● Input:
╭──
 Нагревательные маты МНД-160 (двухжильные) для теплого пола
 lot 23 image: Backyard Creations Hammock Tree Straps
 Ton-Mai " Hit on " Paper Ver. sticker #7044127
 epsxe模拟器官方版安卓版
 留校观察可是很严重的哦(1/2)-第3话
╰──
╭──
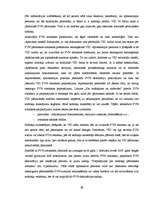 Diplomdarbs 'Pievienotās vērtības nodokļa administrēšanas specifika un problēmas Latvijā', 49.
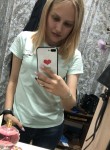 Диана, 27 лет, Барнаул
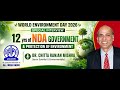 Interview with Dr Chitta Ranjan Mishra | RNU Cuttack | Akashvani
╰──
● Problem details: Arrange the items as a Markdown table with the columns Row and Line. Start with the item that contains "Нагревательные маты МНД-160" and continue through the item that contains "留校观察可是很严重的哦(1/2)-第3话", including both, with one row per item.

● Reply to the exercise:
| Row | Line |
|---|---|
| 1 |  Нагревательные маты МНД-160 (двухжильные) для теплого пола |
| 2 |  lot 23 image: Backyard Creations Hammock Tree Straps |
| 3 |  Ton-Mai " Hit on " Paper Ver. sticker #7044127 |
| 4 |  epsxe模拟器官方版安卓版 |
| 5 |  留校观察可是很严重的哦(1/2)-第3话 |